En önemli unsurlardan biri de futbolu yaşadığınız stadın fiziki koşullarıdır bana göre.
Stat koşulları (çimler kadar koltuklarda önemli!) ne kadar olumlu ise izleyicinin ve oyuncunun konsantrasyonu o oranda iyidir ayrıca.

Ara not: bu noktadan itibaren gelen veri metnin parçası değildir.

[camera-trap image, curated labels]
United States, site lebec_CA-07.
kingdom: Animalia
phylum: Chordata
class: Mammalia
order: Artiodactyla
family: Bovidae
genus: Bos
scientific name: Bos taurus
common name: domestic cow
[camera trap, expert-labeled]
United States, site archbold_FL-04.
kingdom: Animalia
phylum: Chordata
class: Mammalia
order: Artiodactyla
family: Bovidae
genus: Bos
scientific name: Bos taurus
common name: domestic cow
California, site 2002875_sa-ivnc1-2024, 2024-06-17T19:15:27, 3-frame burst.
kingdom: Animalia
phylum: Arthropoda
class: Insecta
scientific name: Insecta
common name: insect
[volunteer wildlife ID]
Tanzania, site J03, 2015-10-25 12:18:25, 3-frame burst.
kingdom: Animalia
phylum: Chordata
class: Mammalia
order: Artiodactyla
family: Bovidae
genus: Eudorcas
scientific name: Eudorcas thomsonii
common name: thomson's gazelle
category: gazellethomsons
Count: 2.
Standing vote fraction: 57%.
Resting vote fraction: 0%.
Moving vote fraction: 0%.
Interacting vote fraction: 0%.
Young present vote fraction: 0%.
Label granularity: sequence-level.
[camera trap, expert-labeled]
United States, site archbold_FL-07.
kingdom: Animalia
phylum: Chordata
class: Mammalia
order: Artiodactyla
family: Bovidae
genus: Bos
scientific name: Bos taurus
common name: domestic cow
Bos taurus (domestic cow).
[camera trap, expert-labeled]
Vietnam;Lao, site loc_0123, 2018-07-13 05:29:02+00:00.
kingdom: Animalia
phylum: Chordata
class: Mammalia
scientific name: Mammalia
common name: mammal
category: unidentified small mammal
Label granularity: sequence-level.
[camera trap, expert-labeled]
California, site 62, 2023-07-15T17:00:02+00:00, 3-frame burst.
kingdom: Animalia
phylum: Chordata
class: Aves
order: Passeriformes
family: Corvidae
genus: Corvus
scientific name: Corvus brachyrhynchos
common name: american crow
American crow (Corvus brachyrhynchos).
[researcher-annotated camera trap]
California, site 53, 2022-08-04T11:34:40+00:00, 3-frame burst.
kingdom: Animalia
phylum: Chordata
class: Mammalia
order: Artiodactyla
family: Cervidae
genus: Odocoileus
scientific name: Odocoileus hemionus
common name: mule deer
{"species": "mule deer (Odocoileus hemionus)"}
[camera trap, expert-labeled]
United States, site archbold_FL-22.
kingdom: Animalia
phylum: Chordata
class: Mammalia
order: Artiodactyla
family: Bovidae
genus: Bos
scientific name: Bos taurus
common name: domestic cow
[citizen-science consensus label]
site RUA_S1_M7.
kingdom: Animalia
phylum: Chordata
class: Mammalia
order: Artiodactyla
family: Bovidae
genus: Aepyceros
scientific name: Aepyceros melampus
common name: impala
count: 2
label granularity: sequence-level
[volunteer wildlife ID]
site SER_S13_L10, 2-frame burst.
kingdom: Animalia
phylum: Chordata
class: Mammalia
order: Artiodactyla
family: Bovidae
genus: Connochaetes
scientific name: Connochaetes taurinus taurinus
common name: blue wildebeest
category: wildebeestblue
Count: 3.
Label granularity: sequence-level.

Bunların yanına iklim ve hava koşullarını da not etmek gerekebilir.
Bir Karadeniz iklimi ile Akdeniz iklim hava koşullarında oynanan futbol karşılaşması arasında fark olacağını hep düşünmüşümdür.
Kamp tercihleri bunlara en güzel örnek.



Taraftarın ilgisi ve taraftarın rengi de benim heyecanımı etkileyen faktörler arasında. Taraftarsız bir takım ve seyircisiz bir futbol düşünemiyorum.
Seyirci kalitesi ve coşkusu ne kadar iyi ise müsabaka da o oranda iyidir bence.
Kötü tezahürat, küfür, şiddet heyecanımızı negatif yönde etkileyen, mutluluğumuzu  yok eden en büyük unsurlar.



Hakem faktörünü de unutmamak gerekir.
Sahadaki adalet dağıtıcısı ne oranda maça hakimse  taraflarda o oranda  mutludur bence.



Yıldız futbolcularda oynanan pozitif futbol kadar heyecan veren unsurlar arasında.

Medyanın ilgisini de unutmamak gerekir.
Medya maça ne kadar odaklanmışsa maçın heyecanı o oranda yüksek olabilir.



Burada maçın heyecanı ne kadar yüksekse seyirci de  o oranda mutludur diyemeyeceğim. Heyecan demek yerine maça olan ilgi, taraftarın ve tarafların mutlu ayrılması daha önemli terimler olabilir.
Zira maçlarda çıkan olaylarda heyecan dozunu negatif yönde artırabiliyor.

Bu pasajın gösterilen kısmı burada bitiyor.